Others were painted for gallery shows or were privately commissioned. Mr. Ulriksen, a self-taught painter and illustrator, had 100 dog paintings to pick from for his own book.
“Dogs Rule, Nonchalantly” is a celebration of life with dogs — other people’s dogs and his own dogs, especially chocolate Labs Ted and Henry.
“My two retrievers couldn’t have been more different,” he writes.
“Ted — Never spent a single night in a kennel. Too many friends wanted to dog-sit him.”
“Henry — On his first sleepover with friends, pooped in their living room, dining room and kitchen. Henry has stayed in many kennels.”
For a professional artist and illustrator, he writes lovely prose. It’s very brief, concise, charming and funny. Toward the end of the book it’s poignant but never maudlin: “Dogs have such short lives. They deserve to be spoiled,” he writes on page 123.
“Ted was a perfect dog: smart, friendly and obedient,” he writes on page 25.
“As Ted grew old and feeble he became more stoic. He had done all the barking, fetching, scratching, licking, scarfing, chasing, leaning, snuggling, shedding and drooling that he was meant to do. It was his time to move on. He never whined or whimpered,” he wrote on page 125.
“I cried for a week,” Mr. Ulriksen wrote on the next page, opposite a 2003 painting, “Ted in Heaven.” It shows a blissed-out chocolate Lab on a white cloud, surrounded by green tennis balls with angel wings.
A San Francisco native, Mr. Ulriksen and his wife, professional photographer Leslie Flores, live in the Haight Ashbury neighborhood with daughters Emmy, 23, and Lily, 18, and Henry, 12, the Dogs Rule cover dog.

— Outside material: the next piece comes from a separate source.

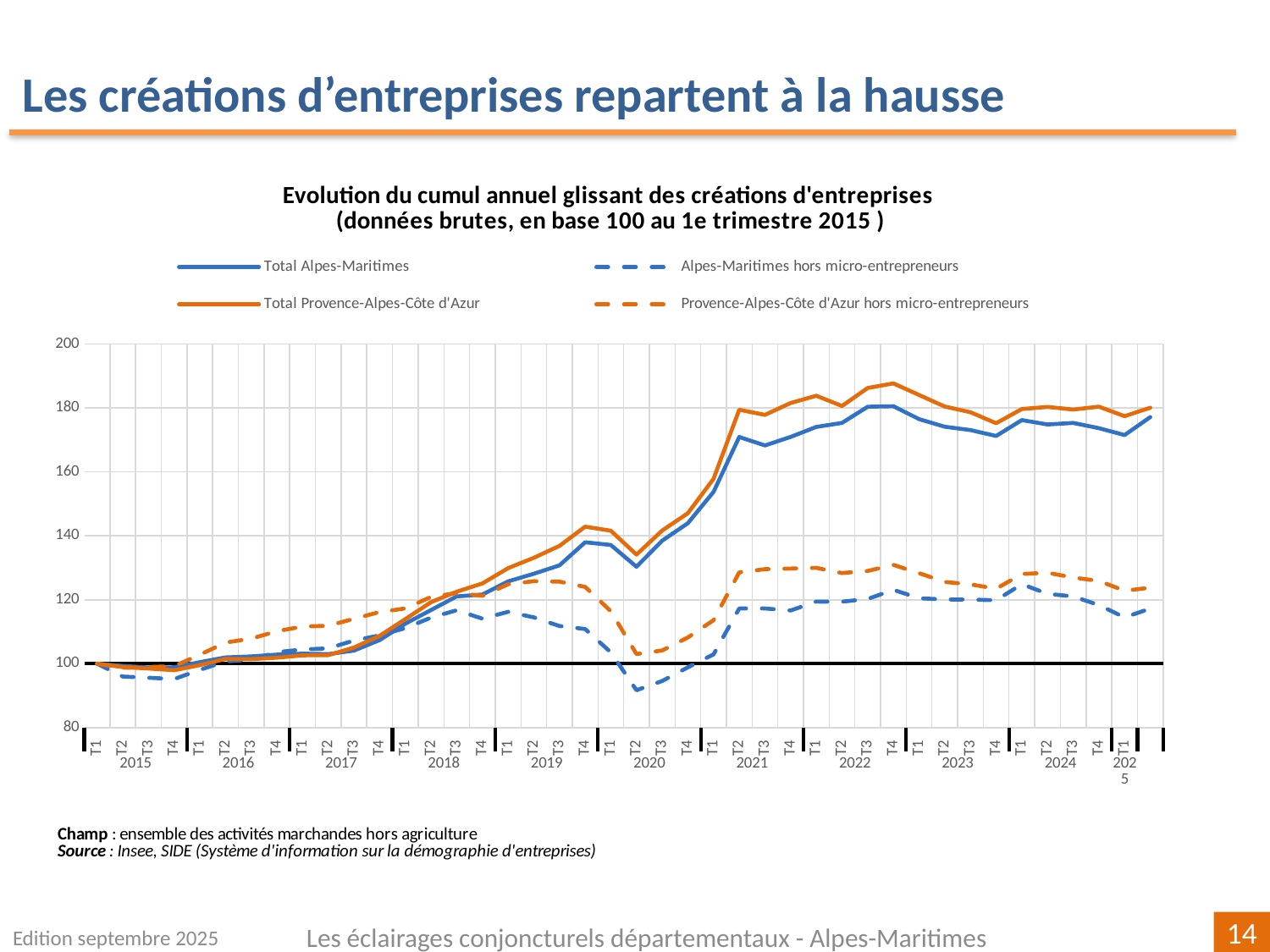
Which series are drawn with dashed lines? Alpes-Maritimes hors micro-entrepreneurs and Provence-Alpes-Côte d'Azur hors micro-entrepreneurs What kind of chart is shown on the slide? line chart Is the value for Total Alpes-Maritimes at T2 2020 greater or less than 140? less Is the value for Provence-Alpes-Côte d'Azur hors micro-entrepreneurs at T2 2021 greater or less than 120? greater Is the value for Alpes-Maritimes hors micro-entrepreneurs at T2 2020 greater or less than 100? less What is the value of all series at T1 2015? 100 In which quarter does the Alpes-Maritimes hors micro-entrepreneurs series reach its lowest value? T2 2020 At T4 2022, which is higher: Total Provence-Alpes-Côte d'Azur or Total Alpes-Maritimes? Total Provence-Alpes-Côte d'Azur What is the title of the chart? Evolution du cumul annuel glissant des créations d'entreprises (données brutes, en base 100 au 1e trimestre 2015 ) How many series does the legend list? 4 Does the Total Alpes-Maritimes series rise or fall overall from T1 2015 to T1 2025? rise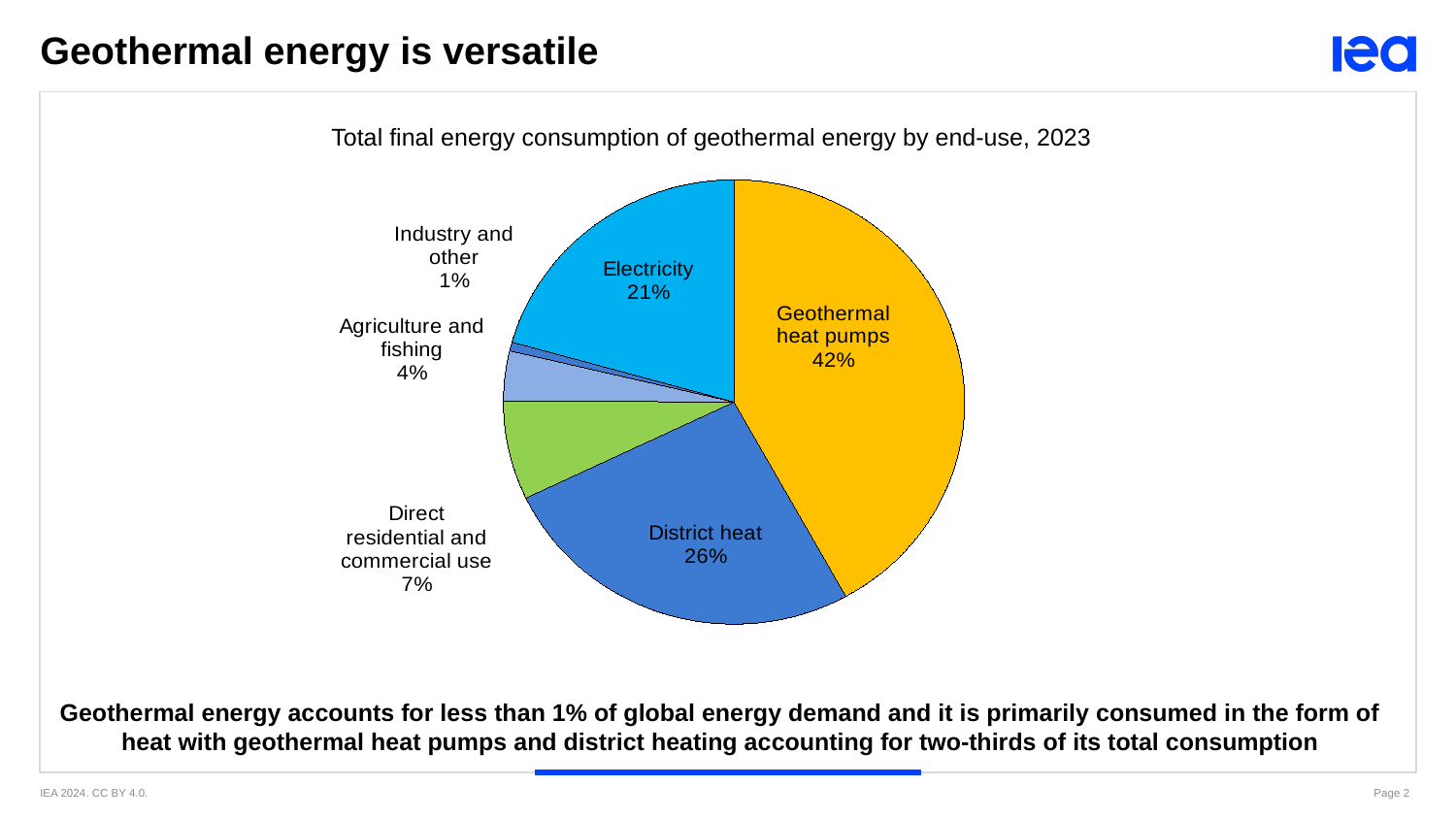
What type of chart is shown on the slide? Pie chart Which end-use has the largest share of geothermal energy consumption in the chart? Geothermal heat pumps Which is larger: the share for Electricity or the share for District heat? District heat Which end-use has the smallest share in the chart? Industry and other What share does Electricity account for in the chart? 21% What percentage of the pie chart is District heat? 26% What is the difference in percentage points between the Geothermal heat pumps share and the District heat share? 16 What percentage is shown for Agriculture and fishing? 4% What share of total final geothermal energy consumption in 2023 is attributed to geothermal heat pumps? 42% What is the title of the chart? Total final energy consumption of geothermal energy by end-use, 2023 How many end-use categories are shown in the pie chart? 6 What is the share for Direct residential and commercial use? 7%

Twenty years ago he said he was “burned out as a magazine art director and wondered what if I could just stay at home and draw,” he said in a telephone interview. “I was 37 years old and had a 2-year-old” when he quit his job.
He quickly got work in Rolling Stone, Esquire and GQ, and has been earning a good living ever since.
Go to markulriksen.com to see some of his other paintings, including those depicting another personal passion, baseball in general and the San Francisco Giants in particular. He has done baseball paintings for The New Yorker and other magazines. He produces fine art commemorative prints when his home team plays in the World Series, which seems to be almost constantly, lately.
“Sorry the Giants beat your Pirates,“ he was kind enough to say of last year’s wild card playoff game.
The book is $29.95 and published by Goff Books/ORO Editions in San Francisco.